I quite understand your partner's not the best person to offload to when your worried about something like this, but you can share as many worries and questions as you like with us here and there will generally be someone who can offer their experiences or tips.

Doubtful

Doubtful

Your comments certainly help, even if your experience was somewhat different from mine (in not knowing it was a cystocele during the pregnancy). I don't doubt that I may have a cystocele in addition to a rectocele, but man, I can say that it's definitely a rectocele. I tried pushing against it while attempting to have a BM earlier (is that splinting?) and it definitely increased the sensation of needing to go, but I'm still moving slowly in that department.

I'm a scientist and by nature I work better with information and verifiable facts and simply being told "it's nothing" when it's clearly SOMETHING did not put my mind at ease. I'm hoping that I will begin to have some movement upwards in the next few weeks that will make me a bit less frantic. It's possible that I'm not as in tune with what is or is not my cervix at the moment because, honestly, things are very much not where I left them last down there!

I've been using a menstrual ring for about a year now and feel pretty comfortable about feeling my pubic bone and cervix to get that placed correctly, but it's like I woke up with someone else's parts these days! (attempt at humor)

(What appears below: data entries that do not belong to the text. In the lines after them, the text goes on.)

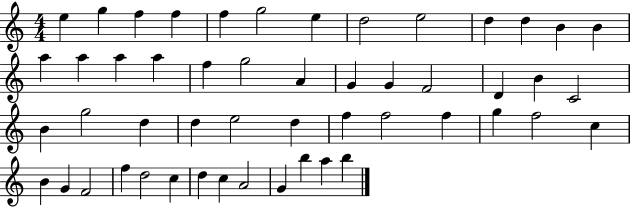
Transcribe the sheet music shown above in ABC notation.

X:1
T:Untitled
M:4/4
L:1/4
K:C
e g f f f g2 e d2 e2 d d B B a a a a f g2 A G G F2 D B C2 B g2 d d e2 d f f2 f g f2 c B G F2 f d2 c d c A2 G b a b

Thank you so much for stepping up to give me some reassuring words. I'm so glad to hear that you have been able to cope/handle the cystocele that you have and that you had a good outcome with your pregnancy! My first was so simple - I knew a second pregnancy had the potential to be totally different, but I hadn't imagined I would be so overwhelmed by things I never knew anything about until now. I really want to just enjoy and celebrate this pregnancy and prepare myself for another tiny one in the house, not stress about my girlie parts.

I'll be reading up a storm! Thanks again!